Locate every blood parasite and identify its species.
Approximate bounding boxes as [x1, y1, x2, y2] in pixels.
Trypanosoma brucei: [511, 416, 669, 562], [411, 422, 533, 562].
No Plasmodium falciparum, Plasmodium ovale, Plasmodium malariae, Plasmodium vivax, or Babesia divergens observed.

→ **What to do**
Print the listing in full, exactly as given.

→ **Exercise solution**
Locate every blood parasite and identify its species.
Approximate bounding boxes as [x1, y1, x2, y2] in pixels.
Trypanosoma brucei: [511, 416, 669, 562], [411, 422, 533, 562].
No Plasmodium falciparum, Plasmodium ovale, Plasmodium malariae, Plasmodium vivax, or Babesia divergens observed.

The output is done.